Suppose $f:R^n \to R$ is differentiable. Let $d\in R^n$ with $∥d∥ = 1,$ show that
$⟨∇f (x), d⟩ ≥ −∥∇f (x)∥.$
For what $d$ does the equality hold?
My solution so far, please let me know if it is correct and let me know if I have potential mistakes.

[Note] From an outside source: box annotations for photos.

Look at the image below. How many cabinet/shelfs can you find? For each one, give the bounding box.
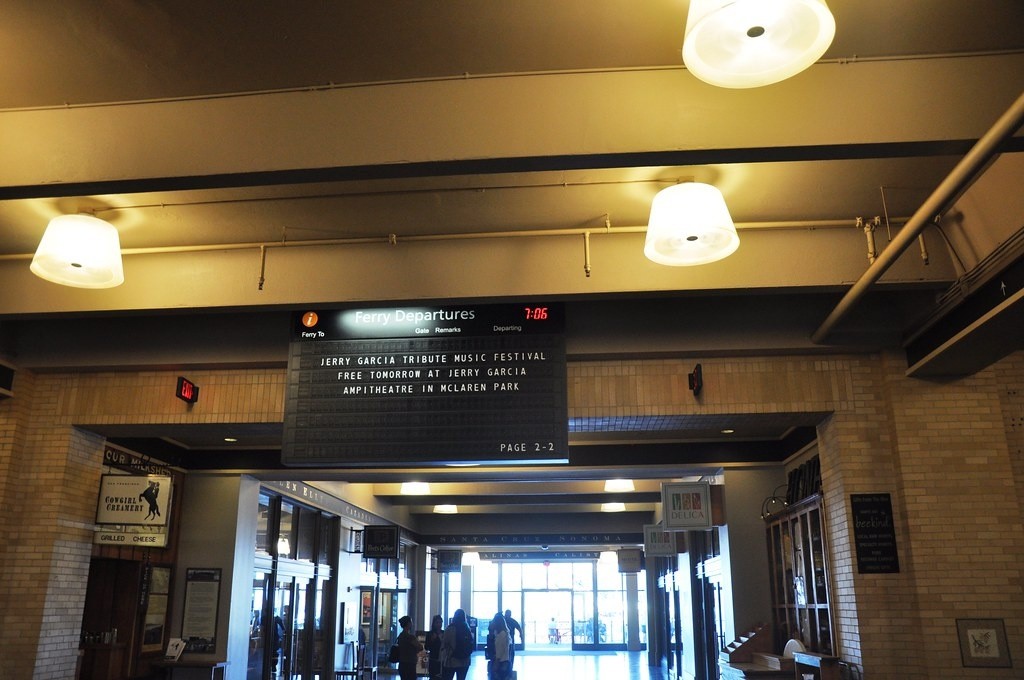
[793,652,840,680]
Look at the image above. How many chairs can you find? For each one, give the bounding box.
[335,640,378,680]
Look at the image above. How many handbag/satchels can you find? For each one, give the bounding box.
[388,638,399,663]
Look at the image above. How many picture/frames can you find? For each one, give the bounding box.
[361,590,384,627]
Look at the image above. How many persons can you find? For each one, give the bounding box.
[442,609,473,680]
[251,610,260,656]
[271,605,293,672]
[398,616,423,680]
[424,615,445,680]
[488,610,523,680]
[548,618,559,644]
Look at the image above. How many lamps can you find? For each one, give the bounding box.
[643,176,741,267]
[676,0,837,90]
[27,205,125,290]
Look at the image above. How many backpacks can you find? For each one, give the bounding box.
[448,623,473,659]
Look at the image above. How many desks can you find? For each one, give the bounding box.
[156,658,231,680]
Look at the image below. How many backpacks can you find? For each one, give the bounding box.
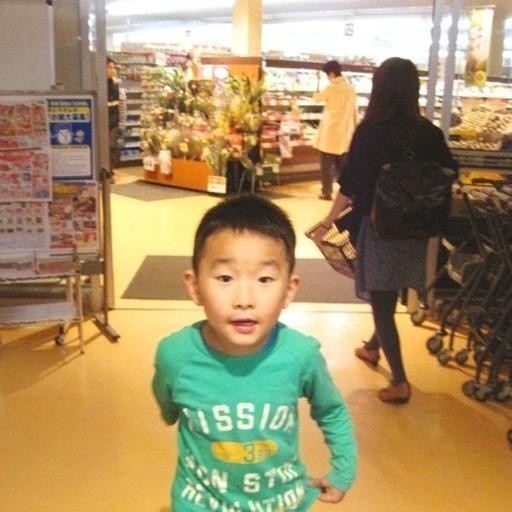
[371,118,448,240]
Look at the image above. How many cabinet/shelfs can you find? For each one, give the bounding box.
[101,53,512,194]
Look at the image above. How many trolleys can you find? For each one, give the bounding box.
[408,176,512,404]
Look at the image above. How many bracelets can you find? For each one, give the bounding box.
[321,223,334,230]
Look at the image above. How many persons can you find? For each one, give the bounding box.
[312,59,358,202]
[106,55,120,185]
[310,56,461,402]
[151,193,359,512]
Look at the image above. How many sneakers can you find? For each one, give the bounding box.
[356,345,379,365]
[379,381,411,402]
[319,193,332,200]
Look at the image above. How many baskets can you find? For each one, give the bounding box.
[305,200,358,279]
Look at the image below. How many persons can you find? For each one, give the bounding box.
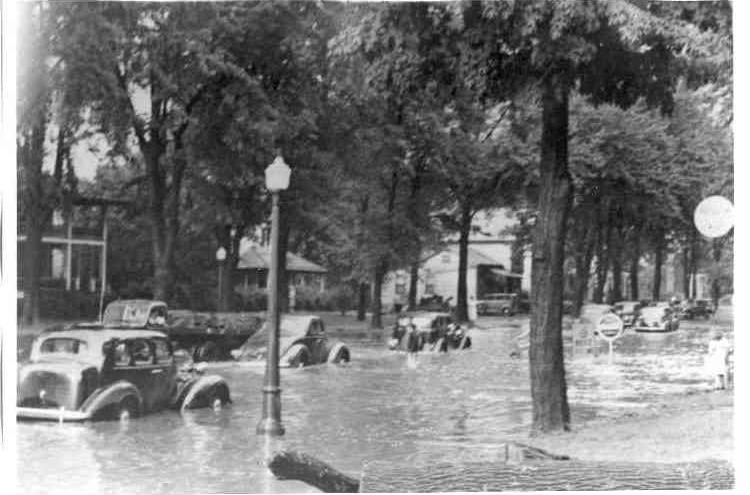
[405,324,421,362]
[707,327,730,390]
[148,310,166,326]
[132,342,155,367]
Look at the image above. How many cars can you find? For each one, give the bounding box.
[580,295,716,336]
[235,314,351,366]
[385,312,455,351]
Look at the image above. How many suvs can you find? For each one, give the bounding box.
[17,329,230,423]
[478,292,518,318]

$⟨∇f (x), d⟩=∇f (x)^Td=\sum_{i=1}^n∇f (x_i)d_i=\frac{df}{dx_1}d_1+\frac{df}{dx_2}d_2+...+\frac{df}{dx_n}d_n$
$∥∇f (x)∥$=$\sqrt{\sum_{i=1}^n∇f (x_i)^2}=\sqrt{(\frac{df}{dx_1})^2+(\frac{df}{dx_2})^2+...+(\frac{df}{dx_n})^2}$
$\frac{df}{dx_1}d_1+\frac{df}{dx_2}d_2+...+\frac{df}{dx_n}d_n\geq-\sqrt{(\frac{df}{dx_1})^2+(\frac{df}{dx_2})^2+...+(\frac{df}{dx_n})^2}$
This equality holds for $d\ge0$
By Cauchy Schwarz, $|\langle\nabla f(x),d\rangle|\leq \|\nabla f(x)\|$. This implies that $-\langle\nabla f(x),d\rangle\leq \|\nabla f(x)\|$ and $\langle \nabla f(x),d\rangle\geq -\|\nabla f(x)\|$.